My parents are not theologians. My mom is an accountant and my dad a director of bank security. They did not raise us in a mini-seminary, and they could not explain the ins and outs of the sacraments (nor would I expect them to). But they are good, salt-of-the-earth, hard-working, every-day Catholics who brought me and my sister to Mass on Sunday, sent us to youth group events, led us in grace before meals each night and encouraged us to be unafraid to ask questions and talk about our Catholic faith. They attend morning Mass every day, go on retreats and serve as mentors to engaged couples in our parish. They have rosary beads in their pockets, crosses around their necks, holy cards stuck in the dashboard of their cars and Catholic art adorning the walls of their home.
The deep faith of my adulthood was born out of a very rich experience of the simple Catholic living that surrounded me as a child.
Our personal witness to the Catholicism we love can and does deeply enrich the lives of our children.
Now that I have a daughter, the thought of raising children in the faith and “building the domestic church” can be intimidating. There is a fear that my husband and I are doing something wrong or that we are not doing enough or that our children will someday become part of the disaffiliated “nones” that swear off the faith and hate Catholicism because it was forced on them or does not make rational sense anymore.
But the best way to build the domestic church and to quell those fears is not necessarily by doing anything other than simply being faithful Catholics ourselves. Our personal witness to the Catholicism we love can and does deeply enrich the lives of our children. The objects we place in our home that call to mind our faith imprints the images of our church into their hearts and minds. The simple conversations we have about what we believe will be remembered for years and carried into adulthood.
As a kid, there was nothing more beautiful to me than seeing my mom pray after she received Communion. I can see it now: her head slightly bowed, eyes closed, left hand folded over right, with her wedding ring on top. A convert to the faith, my mom loves the Eucharist more than anything else in this world. I know this because I grew up witnessing it every day. My father lost his job a few years back, and one Sunday morning, sitting in the pew before Mass began, I looked over and saw him staring at his cell phone. Prepared to fuss at him for texting in church, I leaned over and caught a glimpse of the screen. “Prayer for gainful employment” flashed across the top. Knowing he was bringing a specific intention to the Lord challenged me in that moment to be more trusting of Jesus, the same way he was.
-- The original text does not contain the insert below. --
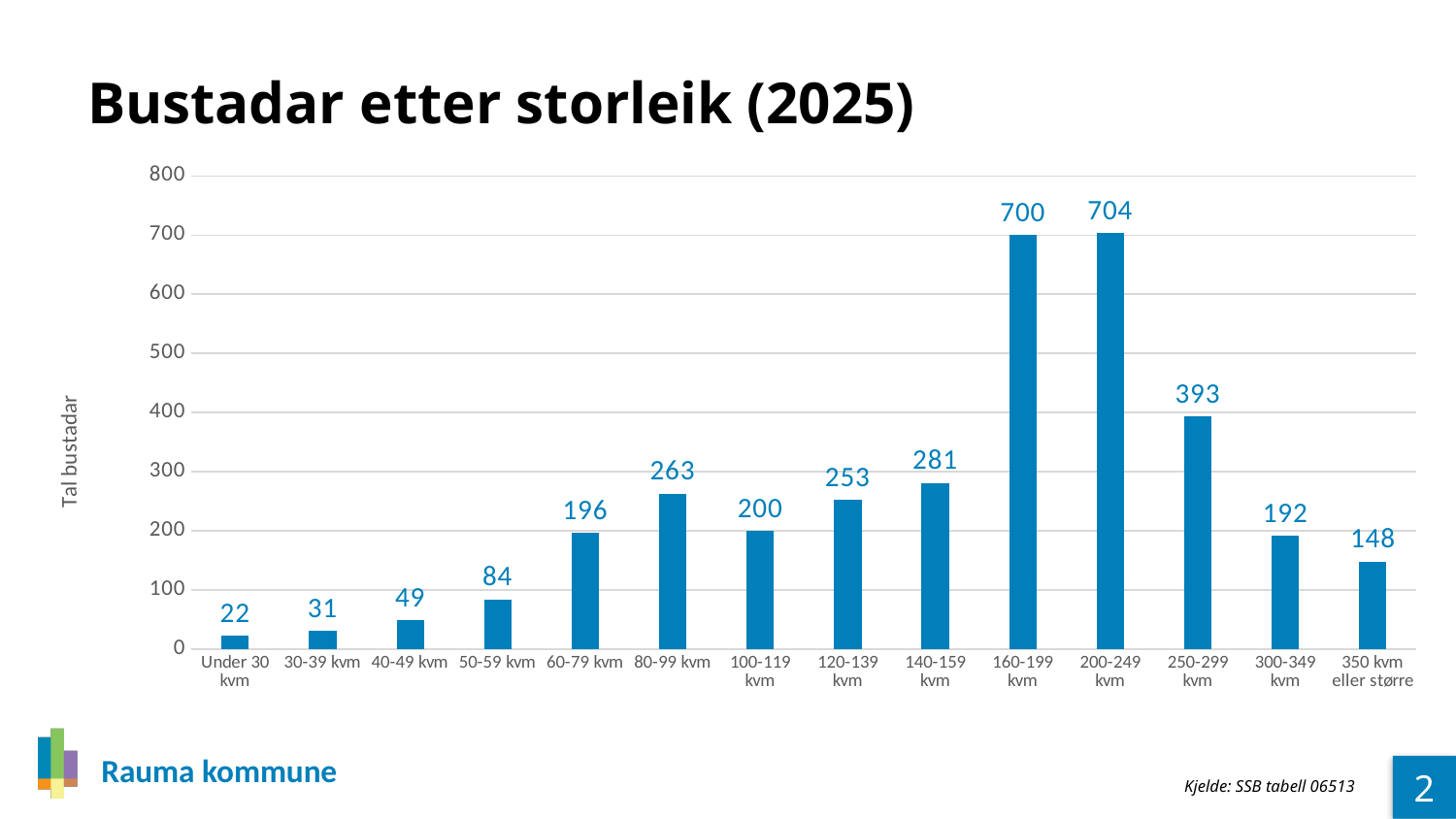
Which is larger, the value for 120-139 kvm or the value for 140-159 kvm? 140-159 kvm What is the title of the chart? Bustadar etter storleik (2025) What is the difference between the values for 200-249 kvm and 160-199 kvm? 4 What is the value for 350 kvm eller større? 148 Which category has the lowest value? Under 30 kvm Which category has the highest value? 200-249 kvm What is the label of the y axis? Tal bustadar What is the difference between the values for 250-299 kvm and 300-349 kvm? 201 What is the value for 160-199 kvm? 700 What type of chart is shown on the slide? bar chart How many size categories are shown on the x axis? 14 What is the value for 80-99 kvm? 263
Pope Francis recently told a group of parents, “The important thing is to transmit the faith with your life of faith: that they see the love of the spouses, that they see the peace of the house, that they see that Jesus is there.”
The domestic church is not constructed in a day but built up over time, growing with the family through the witness of the parents, the things filling the house and the conversations encouraged and shared. The faith is not simply learned and memorized. It is transmitted. It is experienced. It is witnessed and then loved and then lived. It is in those homes, where faith is visibly lived and loved, that the church becomes a home one would never leave.